On Jan 5, 2015, at 12:49 AM, Bernd Edlinger <[email protected]> wrote:
> On Sun, 4 Jan 2015 14:18:59, Mike Stump wrote:
>>
>>> But tsan still gets at least 90% chance to spot that. As a matter of fact,
>>> the tsan runtime is just _incredibly_ fast,
>>> and catches errors, with a very high reliability. But it is racy by design.
>>
>> You say by design. I’m skeptical of that. Can you quote the email or the
>> code were they said I wanted to design a system that wasn’t 100% reliable,
>> because the best they could do was 2% slower, and they didn’t want it to be
>> 2% slower? I tend to think someone didn’t figure out they could atomically,
>> locklessly do the update, or they didn’t understand the performance hit on
>> the lockless code was small, or worse, they had no clue it was racy. I’d be
>> curious to know. Maybe, there are other complications that prevent it from
>> being non-racy.
>
> see for instance this thread "Is TSan an exact tool?":
> https://groups.google.com/forum/#!topic/thread-sanitizer/mB73m6Nltaw
Yeah, that’s not the issue. The issue is, in this one narrow case, was is
possible to use a lockless method of updating the data so that the tool would
be slightly better. That post doesn’t address this question. For example, if
a patch were submitted to locklessly update so both can notice who is first,
was it rejected and why? Anyway, that’s a side issue, and we can safely ignore
it. I’m fine with making testing reliable with how it works today.

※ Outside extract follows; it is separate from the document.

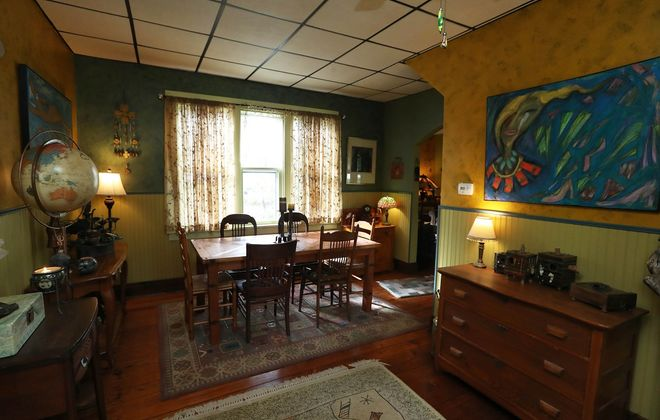 Barb and Charlie Mulloy live in a farmhouse in Clarence Hollow. This is the dining room; a painting by Barb Mulloy  can be seen on the right. (Sharon Cantillon/Buffalo News)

> Nevertheless I would prefer to silence the test now with sleep(1),
> And come back later with a follow-up patch to use a un-instrumented and
> non-interceptable synchronization primitive in all tsan tests. As it is at
> least
> not obvious how to do that in the test suite. But it must be possible.
I thought the code was posted, I thought how to put it in a file was posted. I
think it is a 2 minute endeavor to put all those pieces together and run a test
case? You do know how to run just 1 tsan test case with make
RUNTESTFLAGS=tsan.exp=aligned_vs_unaligned_race.C check-g++ sort of thing?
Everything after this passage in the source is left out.